(DATASET EXTRACT)

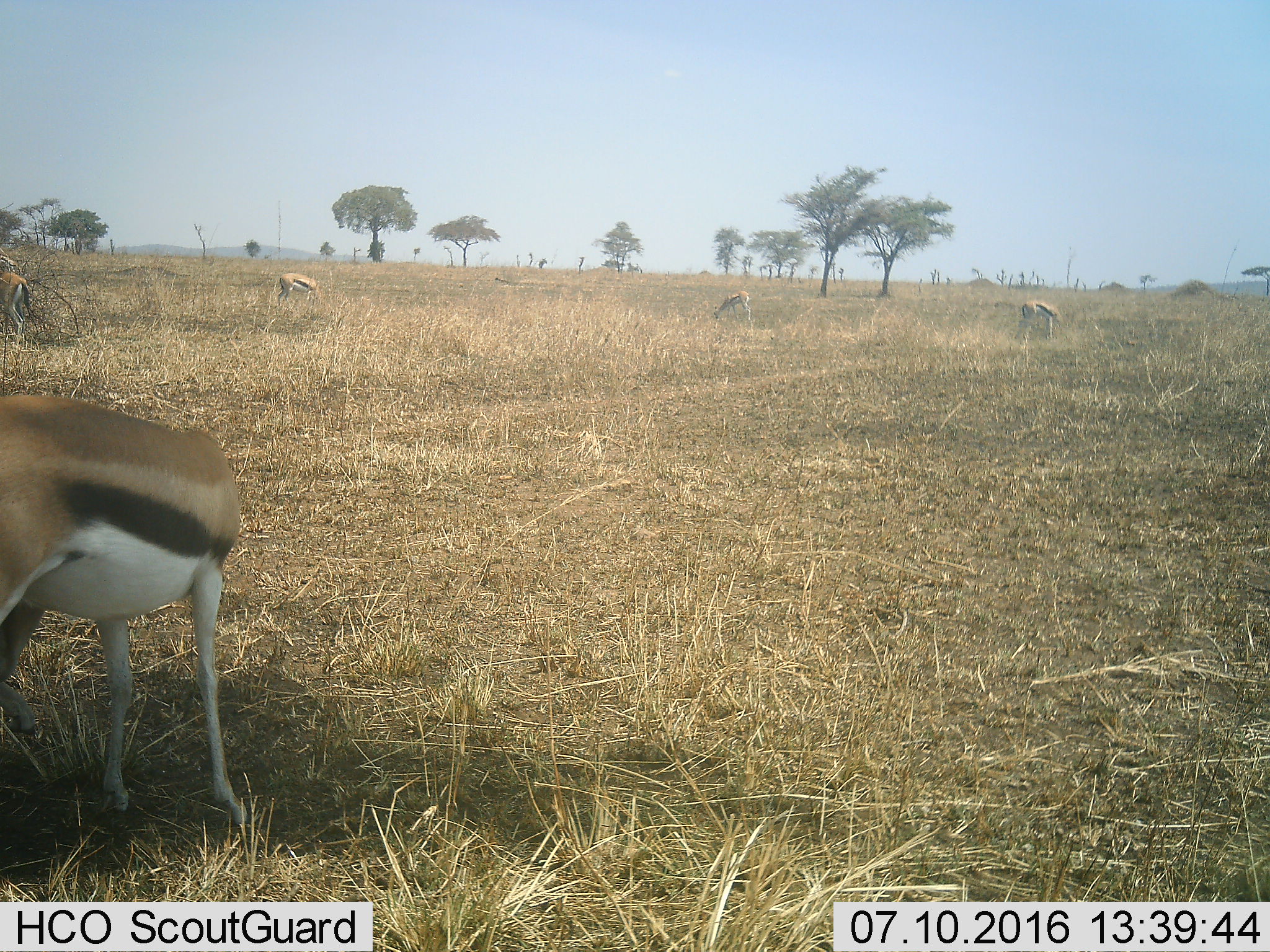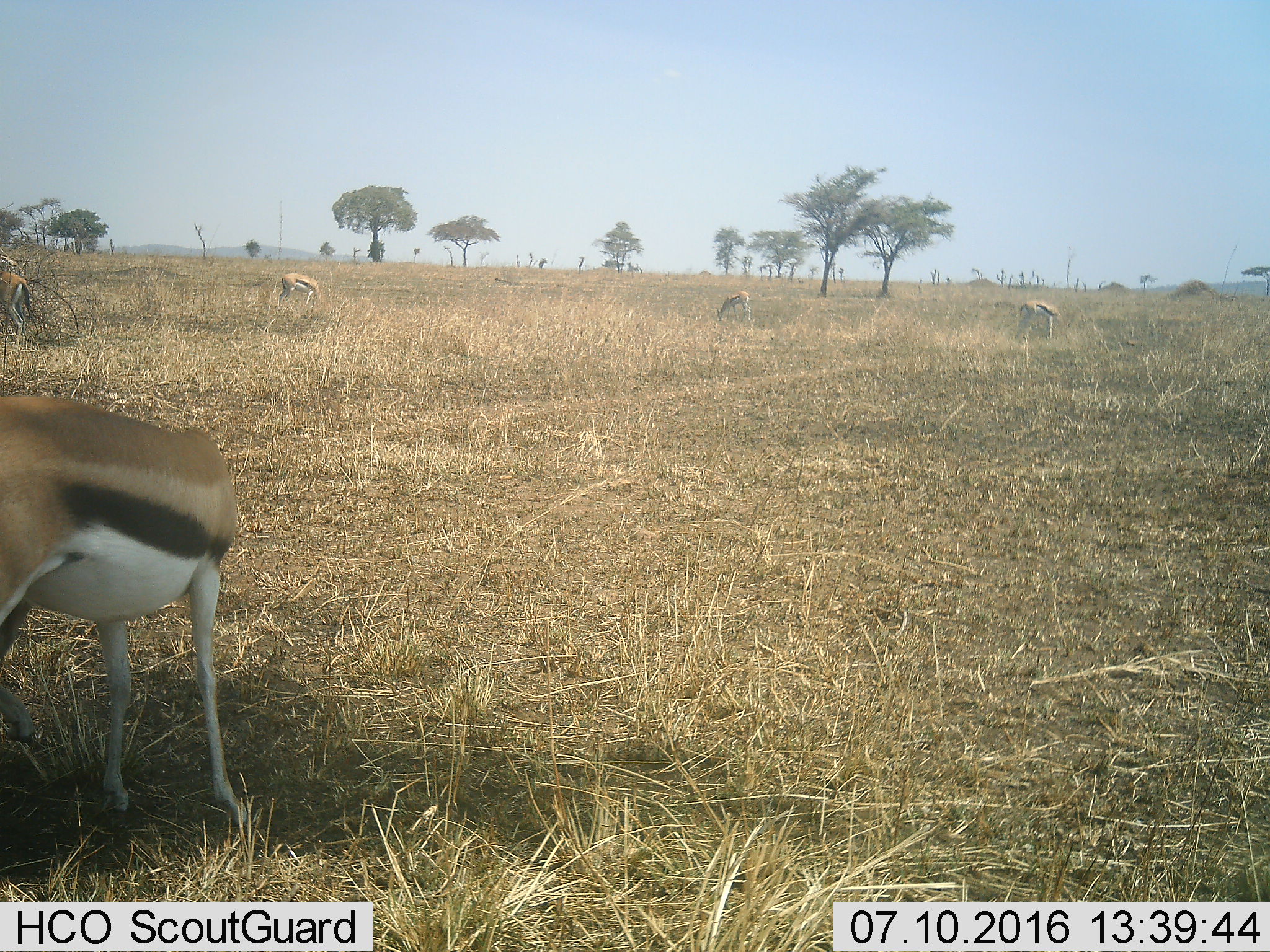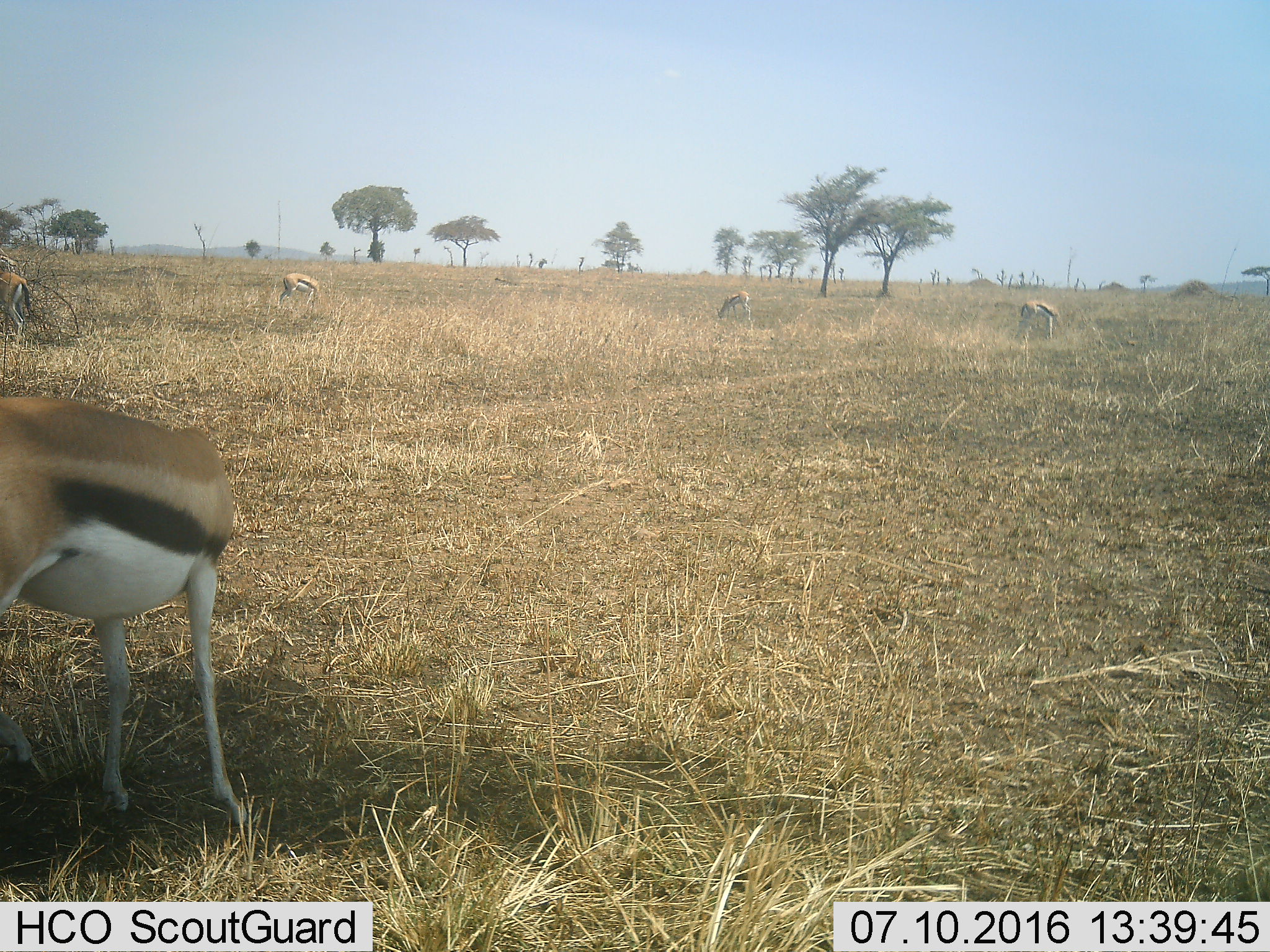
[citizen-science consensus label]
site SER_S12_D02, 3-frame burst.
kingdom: Animalia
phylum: Chordata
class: Mammalia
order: Artiodactyla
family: Bovidae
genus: Eudorcas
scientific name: Eudorcas thomsonii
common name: thomson's gazelle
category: gazellethomsons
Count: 5.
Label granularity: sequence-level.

(End DATASET EXTRACT)

- PROBLEM DESCRIPTION: The data above should be repeated in full and exactly, with no pictures carried over.

- RESPONSE TO THIS TASK:
[citizen-science consensus label]
site SER_S12_D02, 3-frame burst.
kingdom: Animalia
phylum: Chordata
class: Mammalia
order: Artiodactyla
family: Bovidae
genus: Eudorcas
scientific name: Eudorcas thomsonii
common name: thomson's gazelle
category: gazellethomsons
Count: 5.
Label granularity: sequence-level.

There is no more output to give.